TRANSMISSION MECHANISM
The way in which changes in the repo rate affect inflation and the rest of the economy is
known as the transmission mechanism. The transmission mechanism is actually not one but
several different mechanisms that interact. Some of these have a more or less direct impact on
inflation while others take longer to have an effect. It is generally held that a change in the
repo rate has its greatest impact on inflation after one to two years.

Interest Rate Channel:-
When Repo Rate increases.
Banks borrow from RBI at a higher rates of interest
They lend it to the borrowers at a high rate of interest
As lending interest rate increases, borrowing of money decreases.

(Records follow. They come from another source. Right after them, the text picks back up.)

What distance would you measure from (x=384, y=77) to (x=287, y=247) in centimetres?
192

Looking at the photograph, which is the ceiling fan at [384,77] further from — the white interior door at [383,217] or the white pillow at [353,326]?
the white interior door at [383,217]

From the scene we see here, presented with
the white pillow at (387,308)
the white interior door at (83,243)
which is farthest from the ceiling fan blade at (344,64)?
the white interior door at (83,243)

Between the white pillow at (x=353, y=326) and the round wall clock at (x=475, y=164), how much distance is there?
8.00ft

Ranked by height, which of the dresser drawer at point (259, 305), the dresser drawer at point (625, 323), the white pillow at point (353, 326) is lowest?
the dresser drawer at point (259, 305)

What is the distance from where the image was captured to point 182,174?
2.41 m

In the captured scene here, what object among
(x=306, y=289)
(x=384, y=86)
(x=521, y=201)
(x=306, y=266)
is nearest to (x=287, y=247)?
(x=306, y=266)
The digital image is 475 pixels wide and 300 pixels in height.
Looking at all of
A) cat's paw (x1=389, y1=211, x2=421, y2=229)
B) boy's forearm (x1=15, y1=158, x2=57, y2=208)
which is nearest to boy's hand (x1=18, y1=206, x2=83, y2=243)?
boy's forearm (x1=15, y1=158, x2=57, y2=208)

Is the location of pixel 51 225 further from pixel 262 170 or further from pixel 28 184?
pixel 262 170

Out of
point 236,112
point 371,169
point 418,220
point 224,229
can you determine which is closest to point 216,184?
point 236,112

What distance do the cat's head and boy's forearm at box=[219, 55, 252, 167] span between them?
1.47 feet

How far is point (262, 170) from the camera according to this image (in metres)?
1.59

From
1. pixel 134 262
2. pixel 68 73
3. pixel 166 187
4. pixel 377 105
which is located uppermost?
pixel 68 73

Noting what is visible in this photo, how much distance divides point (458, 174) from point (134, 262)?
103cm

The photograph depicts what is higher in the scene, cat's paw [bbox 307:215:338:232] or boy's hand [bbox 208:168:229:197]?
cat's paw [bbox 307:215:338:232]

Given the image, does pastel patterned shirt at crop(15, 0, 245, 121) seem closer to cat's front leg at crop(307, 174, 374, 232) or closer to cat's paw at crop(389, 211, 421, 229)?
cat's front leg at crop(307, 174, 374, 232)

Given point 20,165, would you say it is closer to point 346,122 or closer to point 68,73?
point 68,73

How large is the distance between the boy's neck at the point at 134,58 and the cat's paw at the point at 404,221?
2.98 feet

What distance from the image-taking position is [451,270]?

Banks become unable to borrow at repo rate
Increase in the deposit interest rate to attract depositors.
Exchange Rate Channel:-
When Repo Rate increases.
Interest Rate Increases
Makes Indian assets more attractive than investments denominated in other currencies
Results in a capital inflow and increased demand for Rupees which strengthens the
Exchange Rate.
Fall in exports & increase in imports
Lower Import Prices & Reduction in demand
Lower Inflation.


On the basis of an assessment of the current and evolving macroeconomic situation,
the RBI has decided to:
increase the policy repo rate under the liquidity adjustment facility (LAF) by 25 basis
points from 7.75 per cent to 8.0 per cent;
and keep the cash reserve ratio (CRR) of scheduled banks unchanged at 4.0 per cent
of net demand and time liability (NDTL).
Consequently, the reverse repo rate under the LAF stands adjusted at 7.0 per cent,
and the marginal standing facility (MSF) rate and the Bank Rate at 9.0 per cent.